DOCUMENT EXTRACT:
________________
However, only a portion of the supplied electric energy is utilized
to perform the aforesaid discharge operation and a considerably
large portion of the energy is used for the other operations.
Among others, energy is consumed in the Al electric wire and the
thermal energy is consumed to heat the heat regenerating layer and
the protection layer and then the same is escaped to the Si
substrate. Therefore, in order to reduce the electric power
consumption in the printer, it is a critical factor to reduce the
consumption of the energy which does not contribute to the
discharge. In order to achieve this, the following two methods may
be listed:
(1) The resistance value of the Al electrode is reduced so as to
prevent the thermal energy loss in the Al electrode. Specifically,
the width of the electrode is enlarged or the thickness is
enlarged.
(2) The ink resistance protection layer 7 is thinned to prevent the
thermal energy loss in the protection layer, so that the thermal
energy generated in the heat-generating portion 6 is efficiently
utilized to perform the film boiling of the ink.
However, the above-mentioned methods (1) and (2) cannot be employed
because of the following reasons:
(1) The width of the Al electrode is limited by the density of the
configuration of the nozzles. For example, in a case of 300 dpi,
one electro-thermal transducer must be formed in a space the width
of which is 84.7 .mu.m. If an attempt of narrowing the interval
between the electrodes is made in the aforesaid width of the space,
the width of the electrode can be widened but the interval between
the electrodes is narrowed. Therefore, the frequency of generation
of the short circuits is raised at the time of patterning the
electrode, causing the yield to deteriorate.
(2) Even if a thick Al film is formed or a thin protection lower
layer 8 made of SiO.sub.2 is formed, the SiO.sub.2 film cannot be
satisfactorily introduced into a gap between the Al electrodes 4
and 5 in both cases of the sputter film or the CVD film. Therefore,
the cavitation generated at the time of the disappearance of the
bubbles and the thermal stress generated due to the repeated pulses
will cause cracks to be generated in the ink-resisting protection
layer 7 adjacent to the gap. If the cracks are generated once, ink
can be introduced through the cracks, causing the heat-generating
resistance layer 3 or the electro-thermal transducer including the
Al electrodes 4 and 5 to be electrically corroded. Therefore, the
disconnection will finally be taken place.
________________
GOALS:
1 – In the printhead passage, at 300 dpi, how wide is the space in which one electro-thermal transducer must be formed?
2 – Please return the printhead passage from "However, only a" to "the other operations.", inclusive.

MATERIAL SHOWN:
________________
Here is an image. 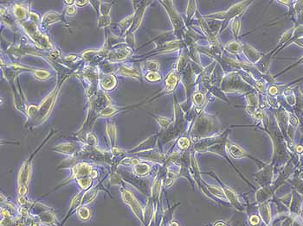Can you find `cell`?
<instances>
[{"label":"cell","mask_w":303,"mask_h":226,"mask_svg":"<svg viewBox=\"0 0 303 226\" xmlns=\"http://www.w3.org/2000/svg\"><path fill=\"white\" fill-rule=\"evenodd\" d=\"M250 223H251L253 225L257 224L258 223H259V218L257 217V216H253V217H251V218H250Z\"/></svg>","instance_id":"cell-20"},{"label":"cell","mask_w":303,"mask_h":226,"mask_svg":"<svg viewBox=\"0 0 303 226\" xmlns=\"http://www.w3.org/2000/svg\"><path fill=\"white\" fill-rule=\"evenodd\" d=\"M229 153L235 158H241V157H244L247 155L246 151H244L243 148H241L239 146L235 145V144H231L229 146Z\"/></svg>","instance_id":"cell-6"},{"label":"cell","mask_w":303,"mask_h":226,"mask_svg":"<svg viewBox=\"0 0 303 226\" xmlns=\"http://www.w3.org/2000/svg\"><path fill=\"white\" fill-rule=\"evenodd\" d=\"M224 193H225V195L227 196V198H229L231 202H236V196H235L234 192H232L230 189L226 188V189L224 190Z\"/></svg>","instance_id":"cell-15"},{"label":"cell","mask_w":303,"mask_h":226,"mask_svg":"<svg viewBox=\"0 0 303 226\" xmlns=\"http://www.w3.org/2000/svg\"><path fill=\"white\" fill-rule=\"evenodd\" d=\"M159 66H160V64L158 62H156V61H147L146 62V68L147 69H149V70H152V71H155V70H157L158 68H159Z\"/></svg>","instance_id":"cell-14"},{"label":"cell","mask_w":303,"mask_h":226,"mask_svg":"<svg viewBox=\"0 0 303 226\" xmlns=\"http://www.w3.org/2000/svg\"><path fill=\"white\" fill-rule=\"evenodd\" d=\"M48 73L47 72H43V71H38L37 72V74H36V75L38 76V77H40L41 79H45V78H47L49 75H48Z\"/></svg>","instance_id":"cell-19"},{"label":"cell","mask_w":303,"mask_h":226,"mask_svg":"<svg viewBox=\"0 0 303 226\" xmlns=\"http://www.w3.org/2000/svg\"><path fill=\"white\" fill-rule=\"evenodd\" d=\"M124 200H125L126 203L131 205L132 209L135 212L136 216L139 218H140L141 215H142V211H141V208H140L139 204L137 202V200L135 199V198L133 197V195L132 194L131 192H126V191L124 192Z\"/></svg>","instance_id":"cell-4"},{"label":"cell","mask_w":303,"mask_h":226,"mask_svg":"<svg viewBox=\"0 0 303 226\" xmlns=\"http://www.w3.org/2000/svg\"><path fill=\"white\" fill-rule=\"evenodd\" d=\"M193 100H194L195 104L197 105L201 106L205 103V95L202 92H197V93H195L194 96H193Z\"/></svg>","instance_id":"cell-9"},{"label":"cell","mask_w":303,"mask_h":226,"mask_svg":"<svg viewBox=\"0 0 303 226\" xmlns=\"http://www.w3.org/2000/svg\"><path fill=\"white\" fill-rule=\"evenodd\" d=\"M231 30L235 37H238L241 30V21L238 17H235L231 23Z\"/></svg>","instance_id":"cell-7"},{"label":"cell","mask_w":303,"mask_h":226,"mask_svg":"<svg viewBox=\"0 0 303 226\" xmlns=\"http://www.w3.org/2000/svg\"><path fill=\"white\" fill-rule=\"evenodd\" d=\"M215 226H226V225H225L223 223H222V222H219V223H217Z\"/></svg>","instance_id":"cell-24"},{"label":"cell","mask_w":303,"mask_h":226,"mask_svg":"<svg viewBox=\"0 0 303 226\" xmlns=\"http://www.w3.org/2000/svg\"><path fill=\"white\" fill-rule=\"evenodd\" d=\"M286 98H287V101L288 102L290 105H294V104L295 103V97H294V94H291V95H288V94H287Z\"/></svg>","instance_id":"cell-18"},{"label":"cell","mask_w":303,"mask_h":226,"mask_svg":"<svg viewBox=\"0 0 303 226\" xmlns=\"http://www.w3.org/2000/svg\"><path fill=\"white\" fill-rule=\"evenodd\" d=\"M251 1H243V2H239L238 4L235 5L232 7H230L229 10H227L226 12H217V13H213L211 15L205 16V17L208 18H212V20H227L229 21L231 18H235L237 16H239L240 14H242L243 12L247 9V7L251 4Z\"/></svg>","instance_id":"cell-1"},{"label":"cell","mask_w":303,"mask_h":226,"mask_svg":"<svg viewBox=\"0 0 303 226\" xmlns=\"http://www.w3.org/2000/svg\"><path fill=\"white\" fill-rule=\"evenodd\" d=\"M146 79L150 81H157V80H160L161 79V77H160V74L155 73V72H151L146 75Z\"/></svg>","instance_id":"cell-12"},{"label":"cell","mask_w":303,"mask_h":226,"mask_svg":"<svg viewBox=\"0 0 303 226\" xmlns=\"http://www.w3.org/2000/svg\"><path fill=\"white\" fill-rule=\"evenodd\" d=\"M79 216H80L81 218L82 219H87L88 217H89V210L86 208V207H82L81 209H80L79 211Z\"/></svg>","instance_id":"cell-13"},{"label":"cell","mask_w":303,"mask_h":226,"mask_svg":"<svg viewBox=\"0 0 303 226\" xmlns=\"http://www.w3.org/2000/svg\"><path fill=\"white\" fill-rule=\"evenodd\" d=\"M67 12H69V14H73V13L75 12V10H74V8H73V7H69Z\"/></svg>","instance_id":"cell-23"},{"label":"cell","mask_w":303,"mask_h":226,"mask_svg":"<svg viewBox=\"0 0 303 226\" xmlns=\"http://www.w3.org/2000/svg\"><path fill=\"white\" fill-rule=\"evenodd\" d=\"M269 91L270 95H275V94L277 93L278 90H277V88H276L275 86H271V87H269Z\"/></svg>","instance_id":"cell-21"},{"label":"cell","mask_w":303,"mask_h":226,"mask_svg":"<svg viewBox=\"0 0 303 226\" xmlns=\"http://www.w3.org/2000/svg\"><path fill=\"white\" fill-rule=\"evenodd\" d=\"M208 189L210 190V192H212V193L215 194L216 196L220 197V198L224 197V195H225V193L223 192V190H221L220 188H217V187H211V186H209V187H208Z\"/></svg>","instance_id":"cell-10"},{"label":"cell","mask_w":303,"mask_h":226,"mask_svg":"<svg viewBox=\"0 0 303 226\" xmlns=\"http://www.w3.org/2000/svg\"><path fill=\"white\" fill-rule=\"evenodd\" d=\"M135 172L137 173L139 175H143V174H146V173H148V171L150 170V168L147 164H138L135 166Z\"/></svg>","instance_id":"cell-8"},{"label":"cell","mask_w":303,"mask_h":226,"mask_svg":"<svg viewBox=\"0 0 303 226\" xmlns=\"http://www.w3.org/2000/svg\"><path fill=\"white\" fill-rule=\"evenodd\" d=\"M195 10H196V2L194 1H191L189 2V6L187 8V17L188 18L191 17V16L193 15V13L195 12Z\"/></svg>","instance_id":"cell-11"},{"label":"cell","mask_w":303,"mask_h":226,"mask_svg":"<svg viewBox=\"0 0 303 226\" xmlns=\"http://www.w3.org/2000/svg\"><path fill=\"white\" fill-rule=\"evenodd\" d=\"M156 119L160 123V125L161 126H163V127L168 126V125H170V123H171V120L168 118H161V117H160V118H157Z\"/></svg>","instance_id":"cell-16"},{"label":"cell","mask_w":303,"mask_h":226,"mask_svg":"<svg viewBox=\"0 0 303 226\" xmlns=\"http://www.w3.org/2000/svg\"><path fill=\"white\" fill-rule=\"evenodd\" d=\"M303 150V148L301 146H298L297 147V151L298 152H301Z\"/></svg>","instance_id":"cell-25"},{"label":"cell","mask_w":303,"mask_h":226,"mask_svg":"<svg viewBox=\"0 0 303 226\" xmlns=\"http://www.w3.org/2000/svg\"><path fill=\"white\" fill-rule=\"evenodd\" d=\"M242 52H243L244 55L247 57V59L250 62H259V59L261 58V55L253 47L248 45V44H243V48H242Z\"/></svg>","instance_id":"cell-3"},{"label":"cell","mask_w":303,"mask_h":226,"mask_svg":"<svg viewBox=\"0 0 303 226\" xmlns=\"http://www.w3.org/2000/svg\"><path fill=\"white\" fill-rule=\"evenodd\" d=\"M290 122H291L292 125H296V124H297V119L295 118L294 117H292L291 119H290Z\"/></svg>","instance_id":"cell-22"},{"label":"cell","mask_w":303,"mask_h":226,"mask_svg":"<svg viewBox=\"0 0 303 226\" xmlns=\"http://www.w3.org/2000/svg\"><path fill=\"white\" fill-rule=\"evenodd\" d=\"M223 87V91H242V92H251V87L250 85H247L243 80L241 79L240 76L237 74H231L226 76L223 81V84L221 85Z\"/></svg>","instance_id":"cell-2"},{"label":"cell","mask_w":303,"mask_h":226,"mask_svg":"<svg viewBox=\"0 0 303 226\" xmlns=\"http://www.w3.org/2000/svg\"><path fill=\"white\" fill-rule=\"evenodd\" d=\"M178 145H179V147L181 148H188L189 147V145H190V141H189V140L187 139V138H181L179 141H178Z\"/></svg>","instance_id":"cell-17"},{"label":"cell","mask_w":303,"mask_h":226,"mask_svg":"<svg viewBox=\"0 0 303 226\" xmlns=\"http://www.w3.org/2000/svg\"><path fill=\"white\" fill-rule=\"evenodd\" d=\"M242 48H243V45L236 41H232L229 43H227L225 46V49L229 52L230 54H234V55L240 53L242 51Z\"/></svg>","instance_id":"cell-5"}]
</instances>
________________
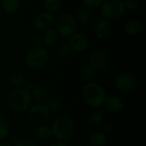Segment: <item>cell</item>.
________________
COMPLETE ANSWERS:
1 – 84.7 μm.

2 –
However, only a portion of the supplied electric energy is utilized
to perform the aforesaid discharge operation and a considerably
large portion of the energy is used for the other operations.